Assignment:
Of the lines in the data below, write out exactly those from the one holding "[camera trap, expert-labeled]" through the one holding "scientific name: Peromyscus", both included.

Extracted records:
--- START ---

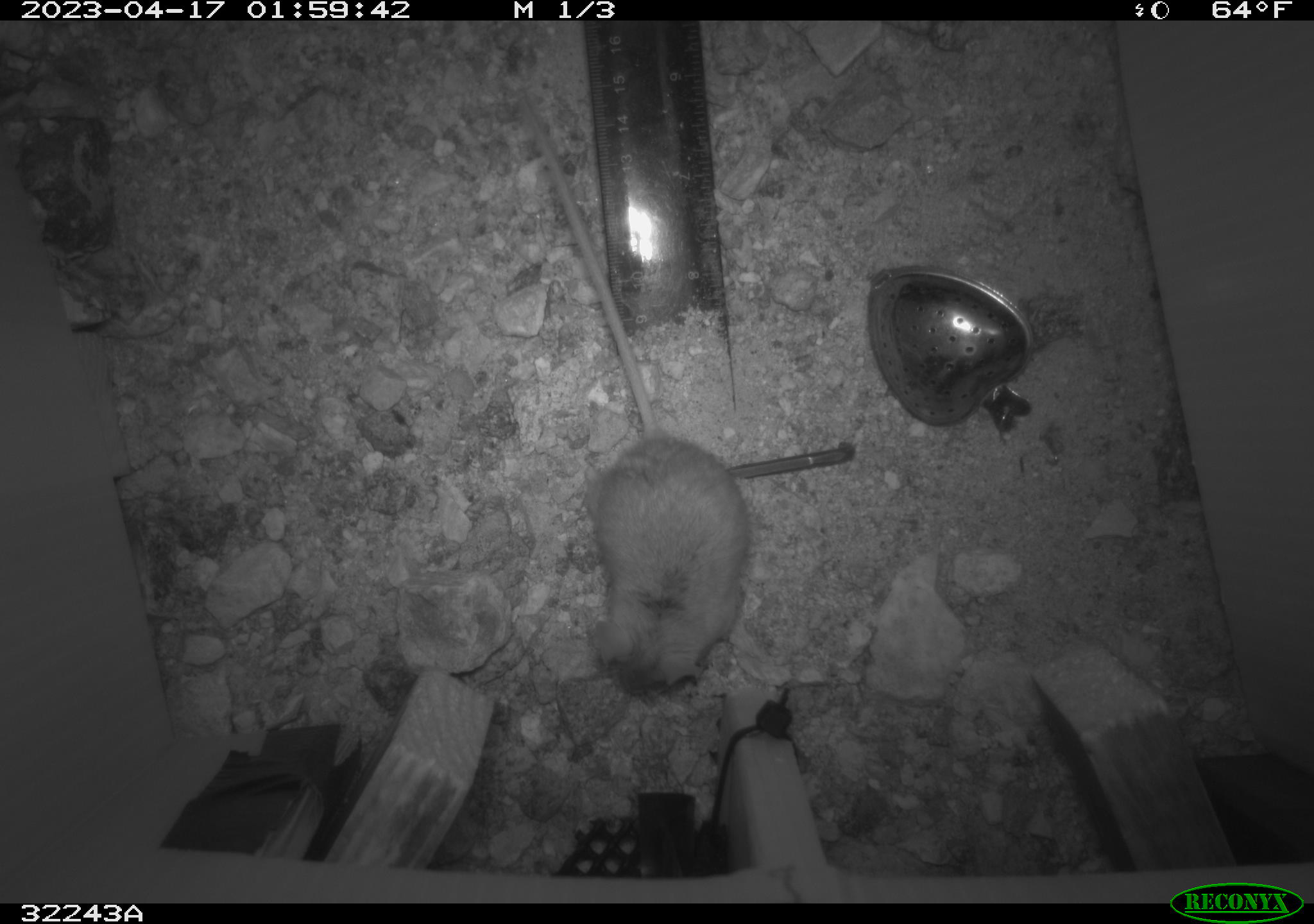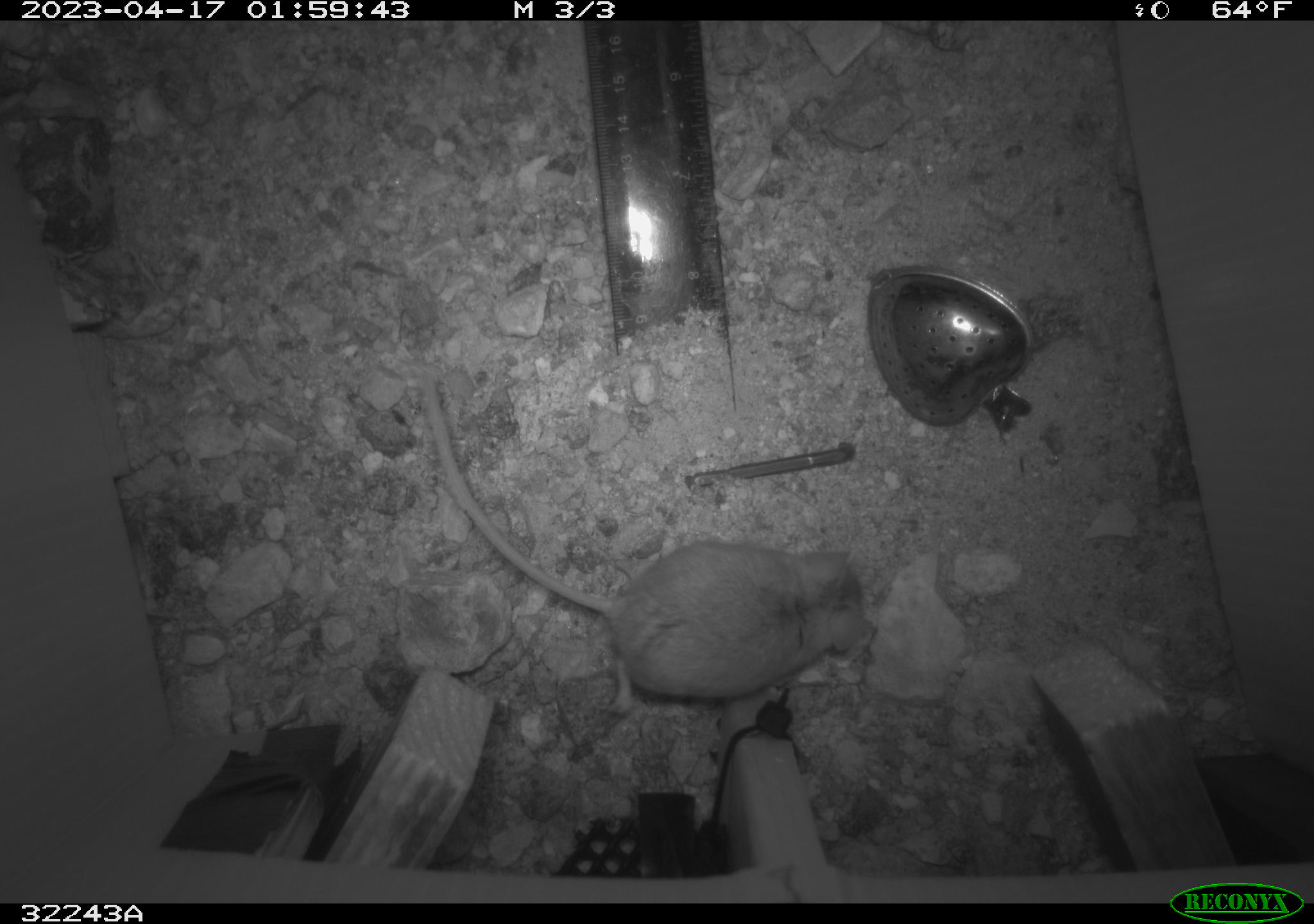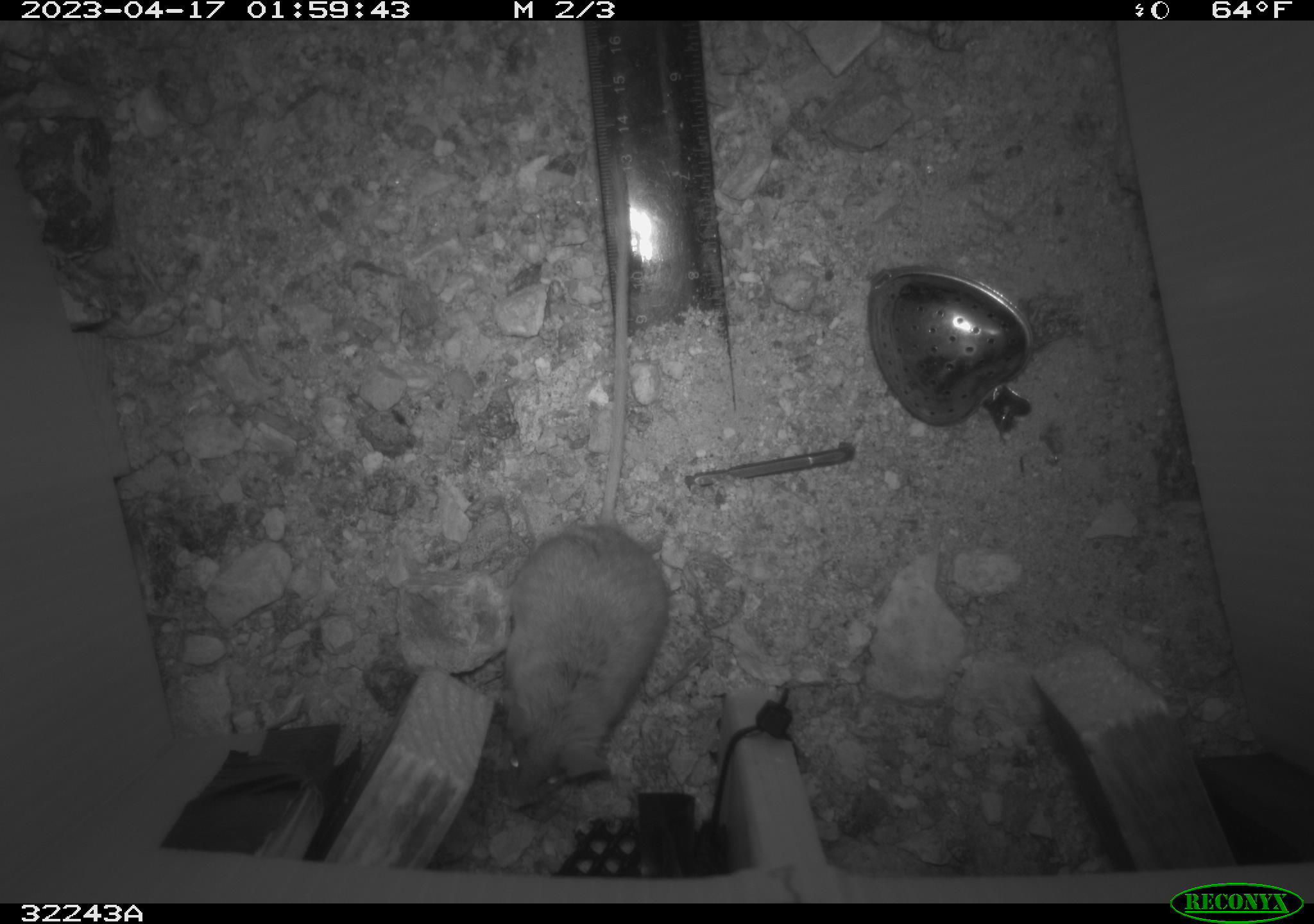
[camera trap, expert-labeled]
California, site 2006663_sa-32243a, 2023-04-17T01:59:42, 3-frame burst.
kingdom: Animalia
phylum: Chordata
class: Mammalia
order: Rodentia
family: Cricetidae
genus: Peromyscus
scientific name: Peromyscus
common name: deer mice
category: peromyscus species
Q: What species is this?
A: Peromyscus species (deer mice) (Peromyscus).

--- END ---
--- START ---

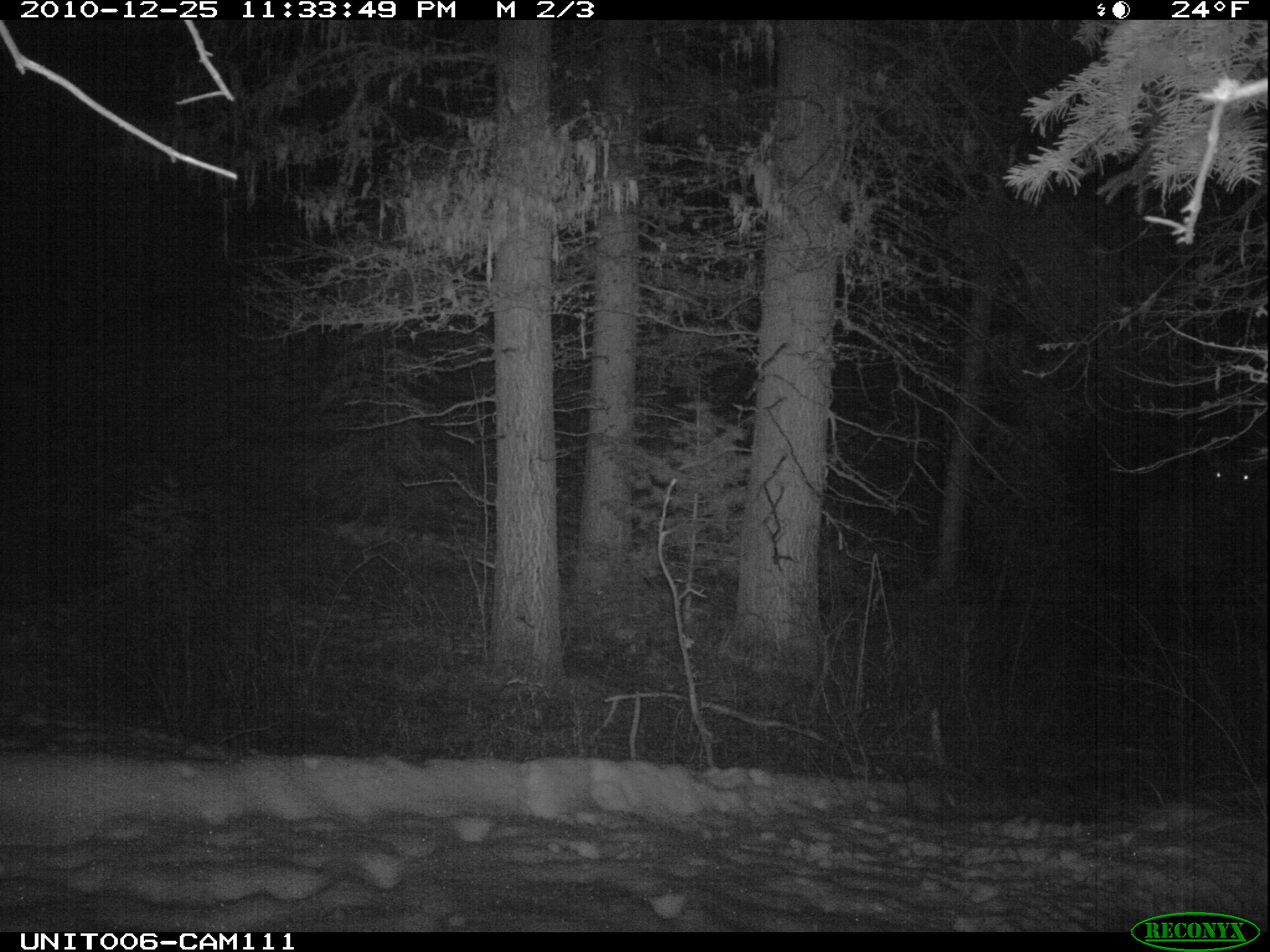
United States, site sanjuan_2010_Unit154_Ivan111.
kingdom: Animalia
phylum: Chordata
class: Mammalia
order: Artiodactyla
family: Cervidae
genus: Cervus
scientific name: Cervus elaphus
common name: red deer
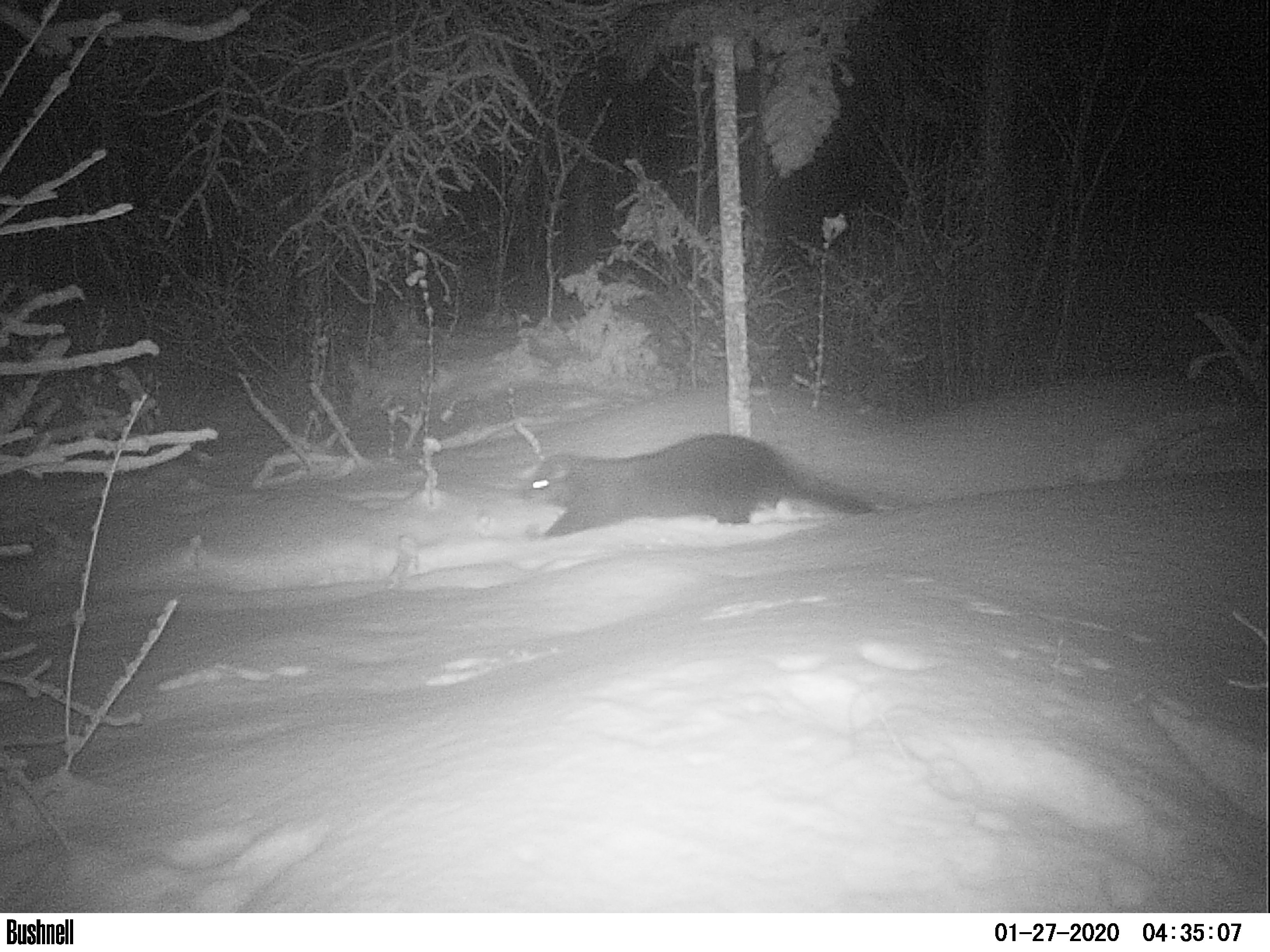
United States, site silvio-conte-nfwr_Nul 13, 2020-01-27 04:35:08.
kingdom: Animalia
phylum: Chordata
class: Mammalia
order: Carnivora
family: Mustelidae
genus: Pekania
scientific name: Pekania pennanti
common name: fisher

--- END ---

Output below:
[camera trap, expert-labeled]
California, site 2006663_sa-32243a, 2023-04-17T01:59:42, 3-frame burst.
kingdom: Animalia
phylum: Chordata
class: Mammalia
order: Rodentia
family: Cricetidae
genus: Peromyscus
scientific name: Peromyscus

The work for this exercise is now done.